EXCERPTED PASSAGE:
To demonstrate what I mean by shifting of the position of the sun on the horizon that I described in the previous post, here are two sunrise pictures from separate times of year at Palo Verde. On the left is a photo I took in January and on the right is a photo I took this morning. I know it’s not a new discovery to science, but I thought it was still cool to see, particularly because my previous experience steered me wrong in predicting the sun’s location; I had neglected to factor in the change in the earth’s tilt relative to the sun from January to May, which results in a sunrise that is further to the north. Science is cool.
… I bring you the sunrise… well, without the sun. In my second attempt to create a time lapse movie, I was unable to predict the location of the sun this morning. When Adam, a graduate student who’s currently staying here for an OTS course, asked where we should point our cameras to get a good shot of the rising sun, I assumed that it would rise in roughly the same position on the horizon that it had in January of 2008 and 2007; over the mountains show in this video. Nevertheless, the sun rises in a vastly different position now, in May. Thus, neither Adam nor I took time lapses that included the sun in the frame. Live and learn.
There was some fantastic fog though.
I found the Laguna Bocana, or lack there of. There is an astonishing cliff face at and lots of vultures, but no water. I did manage to find some living, rooted Neptunia (a plant I’d like to study), but it’s abundance appears to be very low for somewhat obvious reasons. Eichhornia is also present, and thriving much better since it is relatively drought tolerant and the cows don’t appear to make it to Bocana as often.
A new snake species for me: the Machete Savanne or Banded cat-eyed snake Leptodeira annulata.

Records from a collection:

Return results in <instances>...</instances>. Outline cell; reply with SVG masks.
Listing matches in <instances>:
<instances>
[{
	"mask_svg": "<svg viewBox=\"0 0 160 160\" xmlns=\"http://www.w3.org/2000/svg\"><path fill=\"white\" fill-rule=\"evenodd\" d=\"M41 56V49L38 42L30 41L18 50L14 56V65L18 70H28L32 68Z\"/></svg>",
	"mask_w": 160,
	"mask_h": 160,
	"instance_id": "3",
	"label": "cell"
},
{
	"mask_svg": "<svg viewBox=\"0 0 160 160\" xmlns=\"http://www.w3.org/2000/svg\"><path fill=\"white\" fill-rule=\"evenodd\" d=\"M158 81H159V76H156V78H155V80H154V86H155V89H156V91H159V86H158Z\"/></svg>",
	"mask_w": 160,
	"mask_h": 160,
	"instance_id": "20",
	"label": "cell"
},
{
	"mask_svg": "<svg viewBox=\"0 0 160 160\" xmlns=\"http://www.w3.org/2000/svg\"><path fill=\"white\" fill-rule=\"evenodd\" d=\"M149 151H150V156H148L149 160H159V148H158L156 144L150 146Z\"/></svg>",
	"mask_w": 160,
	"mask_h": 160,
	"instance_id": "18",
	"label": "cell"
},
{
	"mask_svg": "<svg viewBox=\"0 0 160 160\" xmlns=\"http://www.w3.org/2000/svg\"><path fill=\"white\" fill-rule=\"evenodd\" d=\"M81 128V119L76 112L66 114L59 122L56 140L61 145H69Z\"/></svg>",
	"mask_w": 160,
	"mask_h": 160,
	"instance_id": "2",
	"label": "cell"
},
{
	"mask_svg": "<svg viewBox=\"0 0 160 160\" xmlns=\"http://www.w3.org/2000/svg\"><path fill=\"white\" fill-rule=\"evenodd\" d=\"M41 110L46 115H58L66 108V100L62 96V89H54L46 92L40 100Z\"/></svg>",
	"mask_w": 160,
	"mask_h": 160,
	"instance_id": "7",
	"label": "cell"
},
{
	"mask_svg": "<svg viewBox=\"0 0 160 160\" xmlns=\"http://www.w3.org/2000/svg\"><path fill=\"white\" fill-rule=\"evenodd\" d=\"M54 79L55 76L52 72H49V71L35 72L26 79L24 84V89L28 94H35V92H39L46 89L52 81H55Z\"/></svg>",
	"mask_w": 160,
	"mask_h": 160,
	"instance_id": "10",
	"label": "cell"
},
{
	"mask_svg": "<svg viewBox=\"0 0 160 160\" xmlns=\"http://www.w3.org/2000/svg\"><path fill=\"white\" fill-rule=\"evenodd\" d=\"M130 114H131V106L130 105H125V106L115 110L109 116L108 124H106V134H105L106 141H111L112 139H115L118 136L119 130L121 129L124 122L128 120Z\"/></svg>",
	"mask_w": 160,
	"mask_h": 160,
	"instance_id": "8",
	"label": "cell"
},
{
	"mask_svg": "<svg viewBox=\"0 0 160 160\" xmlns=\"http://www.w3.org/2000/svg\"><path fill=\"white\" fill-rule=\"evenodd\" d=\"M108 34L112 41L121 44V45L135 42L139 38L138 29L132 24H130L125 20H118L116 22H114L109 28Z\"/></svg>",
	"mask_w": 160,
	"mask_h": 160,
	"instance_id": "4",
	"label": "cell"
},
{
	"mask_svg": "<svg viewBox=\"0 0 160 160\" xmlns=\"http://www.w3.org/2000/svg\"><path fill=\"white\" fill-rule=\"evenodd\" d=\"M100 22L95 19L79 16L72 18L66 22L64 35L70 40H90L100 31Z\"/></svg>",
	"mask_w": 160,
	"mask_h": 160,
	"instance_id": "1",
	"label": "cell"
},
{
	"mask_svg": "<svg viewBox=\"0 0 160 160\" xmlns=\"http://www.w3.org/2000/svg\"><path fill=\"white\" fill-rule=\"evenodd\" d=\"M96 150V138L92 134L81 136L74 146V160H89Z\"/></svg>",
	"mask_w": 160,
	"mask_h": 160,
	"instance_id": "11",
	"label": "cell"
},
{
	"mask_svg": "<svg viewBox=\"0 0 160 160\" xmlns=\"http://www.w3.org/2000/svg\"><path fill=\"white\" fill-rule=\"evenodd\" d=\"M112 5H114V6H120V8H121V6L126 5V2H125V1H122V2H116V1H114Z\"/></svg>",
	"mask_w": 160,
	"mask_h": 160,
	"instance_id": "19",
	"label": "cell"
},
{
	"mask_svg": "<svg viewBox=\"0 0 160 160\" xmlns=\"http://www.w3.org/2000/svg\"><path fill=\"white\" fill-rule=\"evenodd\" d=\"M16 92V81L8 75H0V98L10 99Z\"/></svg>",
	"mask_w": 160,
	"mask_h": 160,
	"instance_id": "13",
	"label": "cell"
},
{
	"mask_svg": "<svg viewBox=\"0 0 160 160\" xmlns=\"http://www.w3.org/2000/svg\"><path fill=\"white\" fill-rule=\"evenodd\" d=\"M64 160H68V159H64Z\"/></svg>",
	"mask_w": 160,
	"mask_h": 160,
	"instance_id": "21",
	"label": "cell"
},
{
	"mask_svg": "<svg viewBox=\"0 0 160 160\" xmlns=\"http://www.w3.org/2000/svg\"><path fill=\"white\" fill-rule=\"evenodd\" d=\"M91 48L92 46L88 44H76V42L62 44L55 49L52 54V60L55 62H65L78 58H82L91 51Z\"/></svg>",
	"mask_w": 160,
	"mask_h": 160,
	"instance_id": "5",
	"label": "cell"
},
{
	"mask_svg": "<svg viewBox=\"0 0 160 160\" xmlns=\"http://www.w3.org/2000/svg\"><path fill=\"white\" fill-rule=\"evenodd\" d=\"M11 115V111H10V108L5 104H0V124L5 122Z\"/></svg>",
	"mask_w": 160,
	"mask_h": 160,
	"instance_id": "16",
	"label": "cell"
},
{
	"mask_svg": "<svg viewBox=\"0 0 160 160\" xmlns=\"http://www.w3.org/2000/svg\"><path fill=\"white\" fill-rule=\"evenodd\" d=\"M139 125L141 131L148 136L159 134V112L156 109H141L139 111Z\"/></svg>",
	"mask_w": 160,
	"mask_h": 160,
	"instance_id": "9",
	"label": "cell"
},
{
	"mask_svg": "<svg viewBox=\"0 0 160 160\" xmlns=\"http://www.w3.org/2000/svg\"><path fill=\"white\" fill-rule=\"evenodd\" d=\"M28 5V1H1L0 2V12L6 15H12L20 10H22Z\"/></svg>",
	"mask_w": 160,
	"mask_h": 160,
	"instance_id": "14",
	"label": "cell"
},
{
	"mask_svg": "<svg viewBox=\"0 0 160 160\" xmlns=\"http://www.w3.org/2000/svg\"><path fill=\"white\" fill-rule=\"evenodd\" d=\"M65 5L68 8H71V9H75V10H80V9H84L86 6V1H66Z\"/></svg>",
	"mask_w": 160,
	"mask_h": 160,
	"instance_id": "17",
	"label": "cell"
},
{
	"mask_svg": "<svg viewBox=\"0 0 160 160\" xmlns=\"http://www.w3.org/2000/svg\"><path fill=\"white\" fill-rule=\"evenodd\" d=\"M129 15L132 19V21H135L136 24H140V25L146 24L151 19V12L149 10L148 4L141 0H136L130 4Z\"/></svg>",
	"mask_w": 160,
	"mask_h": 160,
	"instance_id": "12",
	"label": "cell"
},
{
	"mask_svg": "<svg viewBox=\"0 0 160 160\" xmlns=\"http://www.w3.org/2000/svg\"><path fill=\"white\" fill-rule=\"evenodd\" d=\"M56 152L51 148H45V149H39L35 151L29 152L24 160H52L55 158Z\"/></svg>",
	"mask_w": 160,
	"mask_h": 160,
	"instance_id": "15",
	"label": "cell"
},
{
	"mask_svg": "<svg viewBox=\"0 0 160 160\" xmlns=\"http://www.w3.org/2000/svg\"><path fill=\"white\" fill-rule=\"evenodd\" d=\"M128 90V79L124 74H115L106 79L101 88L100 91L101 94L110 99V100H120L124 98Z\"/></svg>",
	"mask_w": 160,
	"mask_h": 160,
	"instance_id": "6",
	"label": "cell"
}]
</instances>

WORK ITEM:
Can you quote the Palo Verde blog posts starting at "There was some" and ending at "Bocana as often."? Rely only on the Palo Verde blog posts, not on the rows.

OUTPUT FOR THIS EXERCISE:
There was some fantastic fog though.
I found the Laguna Bocana, or lack there of. There is an astonishing cliff face at and lots of vultures, but no water. I did manage to find some living, rooted Neptunia (a plant I’d like to study), but it’s abundance appears to be very low for somewhat obvious reasons. Eichhornia is also present, and thriving much better since it is relatively drought tolerant and the cows don’t appear to make it to Bocana as often.